A Kalochori, ville côtière du Golfe de Thermaikos en Grèce, la compaction sédimentaire peut atteindre 5cm/an (Raucoules et al., 2008). Dans la région de Port Saïd proche d'Alexandrie en Égypte, la plaine deltaïque peut s'enfoncer de 5mm certaines années (Wöppelman et al., 2013).
La partie immergée se divise en deux espaces, le front deltaïque relié au pro delta par un talus deltaïque. Ces talus sont sujets à des instabilités qui se manifestent par des mouvements de masse pouvant être responsables de graves dégâts. À Nice, le 16 octobre 1979, un glissement sous-marin de 10 millions de m3 s'est produit sur le front deltaïque du Var (Figure 16). Le complexe aéroportuaire de Nice dont les fondations s'ancraient dans le front deltaïque a été détruit et moins de 8 minutes après le glissement, trois vagues de tsunami (Hauteur moyenne des vagues : 1 à 2,5 mètres) ont déferlé entre Antibes et Beaulieu, jusqu'à atteindre 5 mètres localement (Leroy et al., 2012).
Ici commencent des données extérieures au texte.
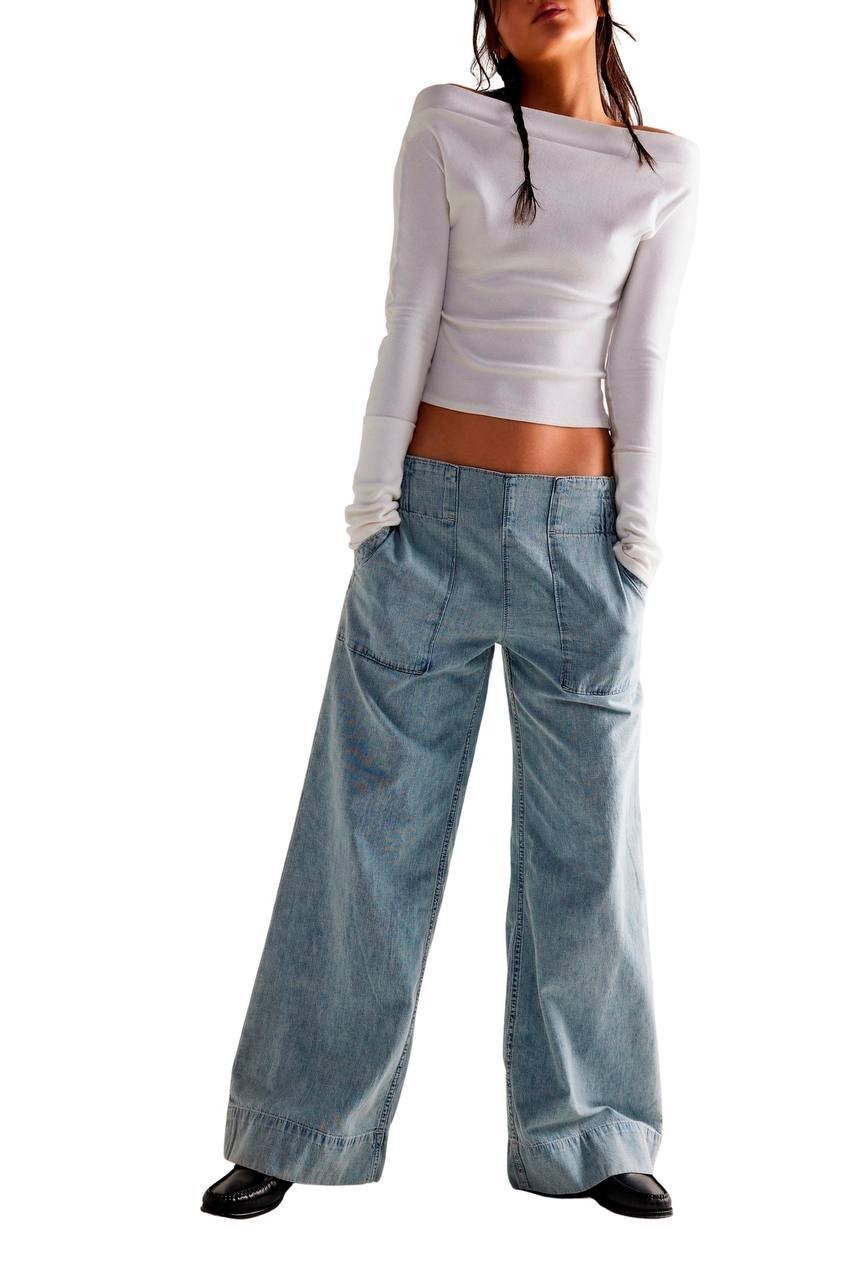 We The Free Breezy Pull-On Wide Leg Jeans Dusk L NWT $78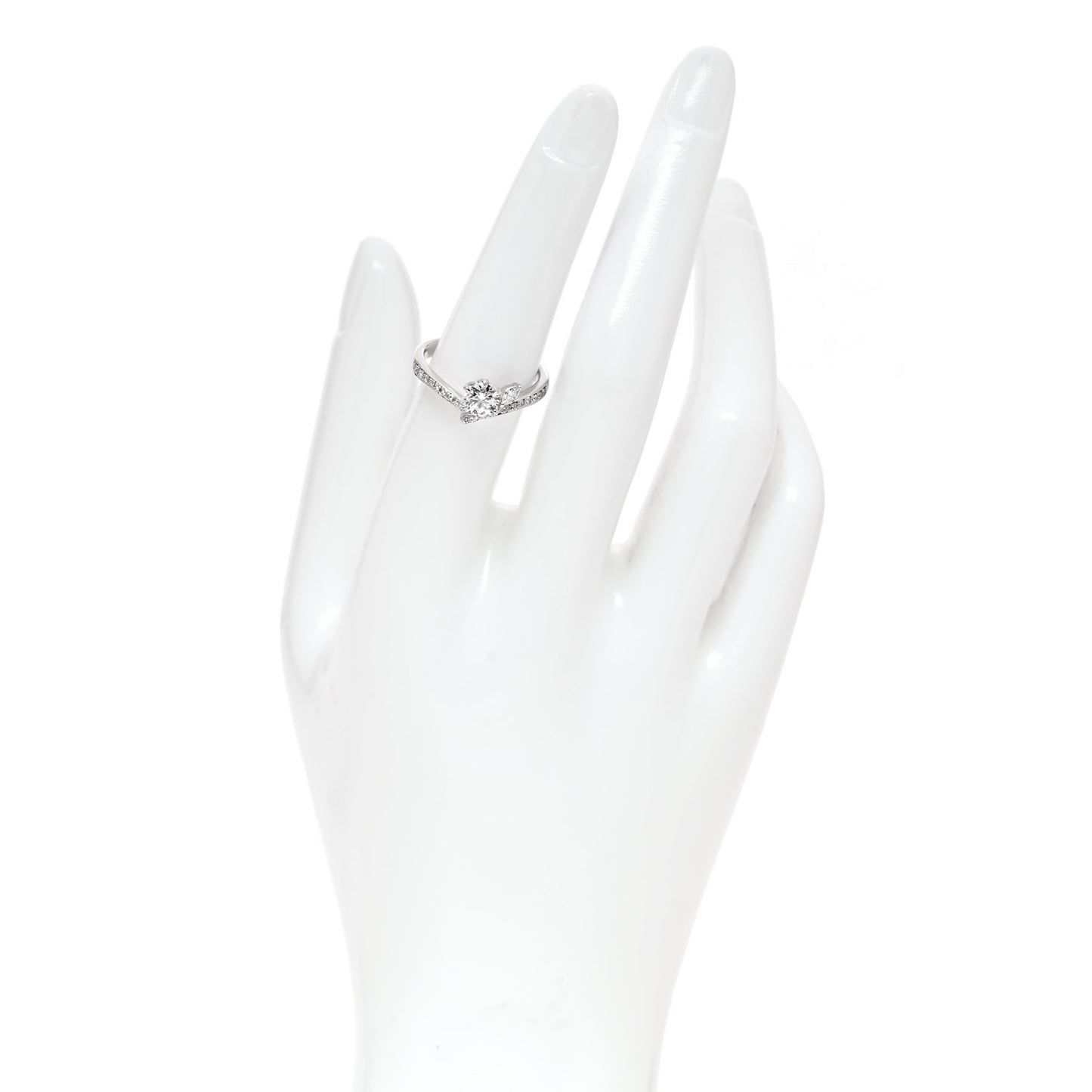 Platinum Diamond .50ctw Round Marquise Cut Pave Ring  53 6.5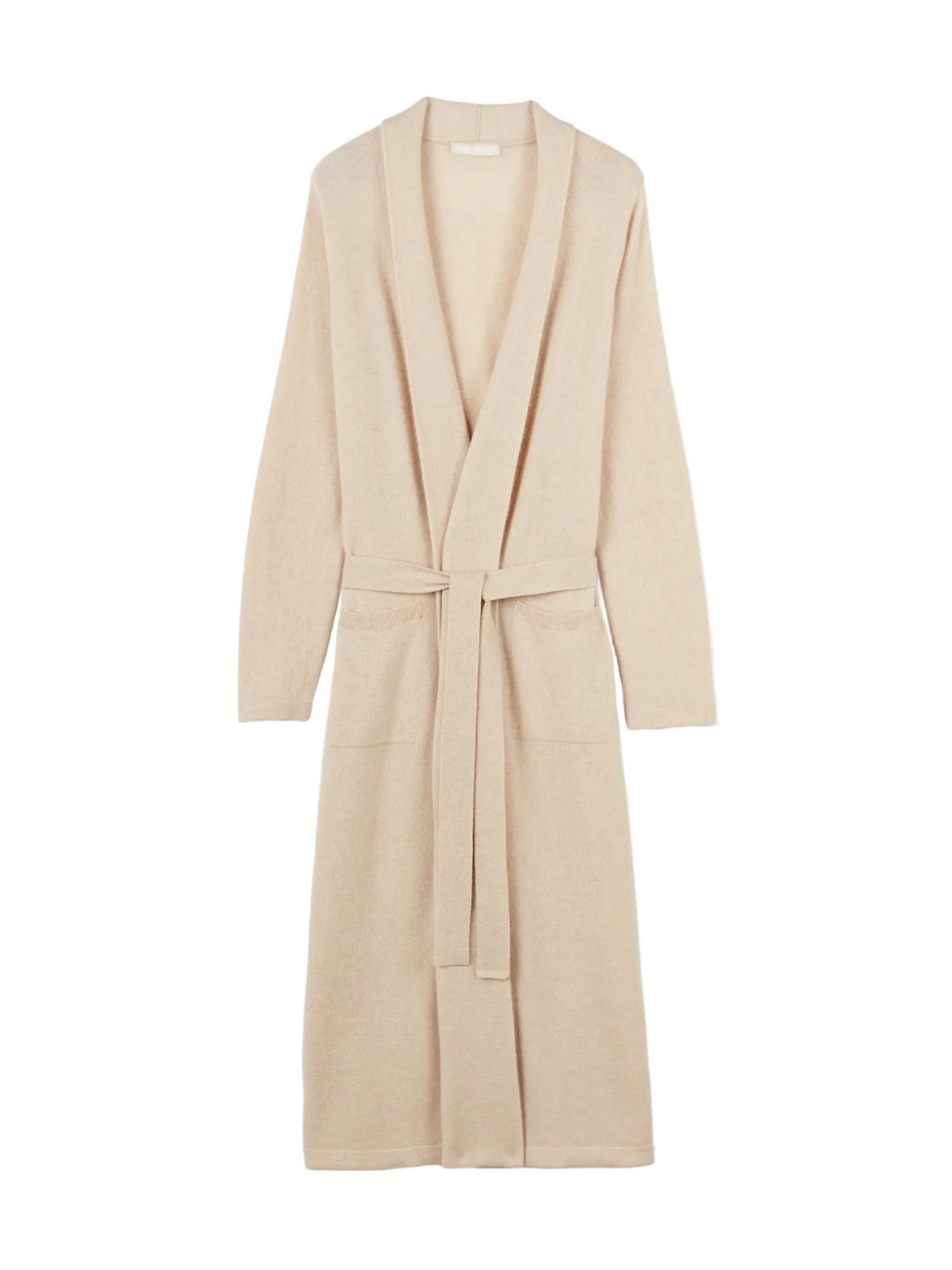 Natural Color Long Cashmere Robe — Beige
Qu'ils s'agissent des estuaires ou des deltas, ils sont très exposés aux inondations fluviales et submersions marines, en raison de leur faible altimétrie. La subsidence tectonique ou sédimentaire qui affecte les deltas est un facteur aggravant les risques naturels, et qui se surajoute aux impacts du changement climatique.